All the numbers and math of buying insurance can make your head spin a bit, but take your time and look at your options. Insurance carriers count on confusion and policy misuse in order to make money, don’t let yourself be on that side of the pool!
What Is A Deductible?
The deductible in an insurance policy is there so that the insurance company is not exposed to the risk of paying every little trivial claim that an insured person might incur, at least until the insured has paid out of pocket for a bit. That makes the insured think twice about rushing to the doctor’s office over everything, and helps control costs for the insurance company.
The cost of any insurance plan is going to be heavily influenced by the level of the deductible. The more exposure the insurance company has (i.e. the lower the deductible) the higher the price for the policy.
High Deductible Health Plans
HDHPs come with a slightly different set of rules by law, but the major difference in them is their (you guessed it) high deductibles. You can buy policies with deductibles in the range of $5,000 or more, and these policies are going to cost well below a policy with a $1,000 deductible. The insurance company is exposed to less risk, so that makes sense, right?
Some HDHP policies will pay 100% of the charges after the deductible is paid, too, so even though the policy is priced much less than a low deductible, the buyer can also save money on large, expensive operations that would normally cost them a percentage above the deductible in a PPO plan. For example, a PPO may be set up so that the insured has to pay 20% of the costs above the deductible (i.e. $2000 for a $10,000 bill) but the HDHP plan would be 100% paid after the initial deductible is met, so no unexpected costs to the insured.

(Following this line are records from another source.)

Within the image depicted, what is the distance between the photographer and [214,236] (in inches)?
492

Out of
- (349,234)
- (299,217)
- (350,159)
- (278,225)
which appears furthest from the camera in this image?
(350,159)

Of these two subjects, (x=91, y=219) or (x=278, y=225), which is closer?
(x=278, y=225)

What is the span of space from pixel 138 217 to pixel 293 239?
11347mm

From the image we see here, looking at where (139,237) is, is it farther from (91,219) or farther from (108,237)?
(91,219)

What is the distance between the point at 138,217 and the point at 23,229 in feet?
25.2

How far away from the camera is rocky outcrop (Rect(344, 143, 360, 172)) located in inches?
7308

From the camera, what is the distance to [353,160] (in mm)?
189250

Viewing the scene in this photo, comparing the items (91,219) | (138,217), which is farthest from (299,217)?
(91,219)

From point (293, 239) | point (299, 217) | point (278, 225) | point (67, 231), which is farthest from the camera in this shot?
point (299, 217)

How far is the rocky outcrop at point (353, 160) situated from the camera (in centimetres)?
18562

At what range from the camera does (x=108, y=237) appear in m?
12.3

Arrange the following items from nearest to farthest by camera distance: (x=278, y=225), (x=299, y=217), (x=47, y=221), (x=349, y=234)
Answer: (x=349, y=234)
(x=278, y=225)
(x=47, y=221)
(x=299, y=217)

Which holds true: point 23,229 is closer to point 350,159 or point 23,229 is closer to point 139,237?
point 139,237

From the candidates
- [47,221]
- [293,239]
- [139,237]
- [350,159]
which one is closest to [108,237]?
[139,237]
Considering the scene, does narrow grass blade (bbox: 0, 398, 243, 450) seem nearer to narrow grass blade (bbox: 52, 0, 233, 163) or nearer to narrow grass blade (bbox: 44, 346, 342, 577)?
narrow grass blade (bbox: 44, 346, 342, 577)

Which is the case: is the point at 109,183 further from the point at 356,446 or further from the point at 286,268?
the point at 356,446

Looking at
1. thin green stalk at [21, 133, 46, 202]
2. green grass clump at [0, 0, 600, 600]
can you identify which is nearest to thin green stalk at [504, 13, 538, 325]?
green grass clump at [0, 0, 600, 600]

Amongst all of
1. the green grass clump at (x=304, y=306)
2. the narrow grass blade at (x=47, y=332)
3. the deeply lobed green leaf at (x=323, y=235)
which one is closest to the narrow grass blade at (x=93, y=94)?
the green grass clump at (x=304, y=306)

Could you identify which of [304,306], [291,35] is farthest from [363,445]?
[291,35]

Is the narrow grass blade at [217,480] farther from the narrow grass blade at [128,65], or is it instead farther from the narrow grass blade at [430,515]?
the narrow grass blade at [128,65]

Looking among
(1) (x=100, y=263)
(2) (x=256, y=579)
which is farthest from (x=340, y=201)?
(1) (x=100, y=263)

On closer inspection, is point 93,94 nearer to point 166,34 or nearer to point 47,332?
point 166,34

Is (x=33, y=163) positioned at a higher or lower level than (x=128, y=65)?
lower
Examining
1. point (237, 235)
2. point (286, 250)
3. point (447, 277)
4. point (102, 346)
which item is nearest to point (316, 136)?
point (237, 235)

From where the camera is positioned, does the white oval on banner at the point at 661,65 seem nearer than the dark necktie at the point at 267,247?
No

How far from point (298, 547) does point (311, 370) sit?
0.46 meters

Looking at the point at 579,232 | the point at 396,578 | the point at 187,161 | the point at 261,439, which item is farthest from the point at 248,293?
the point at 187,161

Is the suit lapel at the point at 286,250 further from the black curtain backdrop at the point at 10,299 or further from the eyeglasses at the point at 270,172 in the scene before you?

How This Makes Sense – Insure Yourself!
If you are a person living paycheck to paycheck, with no thought towards tomorrow, then an HDHP might be a scary proposition. Thousands of dollars more risk to save a few hundred dollars a month? No way!
But think about it, all it would take for you to reap the benefits of the HDHP would be for you to save up the amount of the deductible (to absorb the risk of the major occurrences from hurting you) and save the hundreds per month that you save on your insurance plan! You maintain an insurance policy for the big events and insure yourself for the rest.
Turns out that for some reason you don’t need that money a few years down the road? Well, since you haven’t paid it all to the insurance company, it’s still in the bank waiting for you. You have reaped the rewards of becoming your own insurance provider.
Insurance is important to have, but make sure you’re exploring all your options and choosing the right plan for yourself and your loved ones!